━━━━━ RECORDS FOR THIS EXERCISE ━━━━━

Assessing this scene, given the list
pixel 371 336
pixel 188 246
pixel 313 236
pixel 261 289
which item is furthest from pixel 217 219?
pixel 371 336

━━━━━

* AIM OF THE TASK:
Recast every line of the records above as a JSON list of strings, one string per line, omitting blank lines.

* WRITTEN REPLY:
[
  "Assessing this scene, given the list",
  "pixel 371 336",
  "pixel 188 246",
  "pixel 313 236",
  "pixel 261 289",
  "which item is furthest from pixel 217 219?",
  "pixel 371 336"
]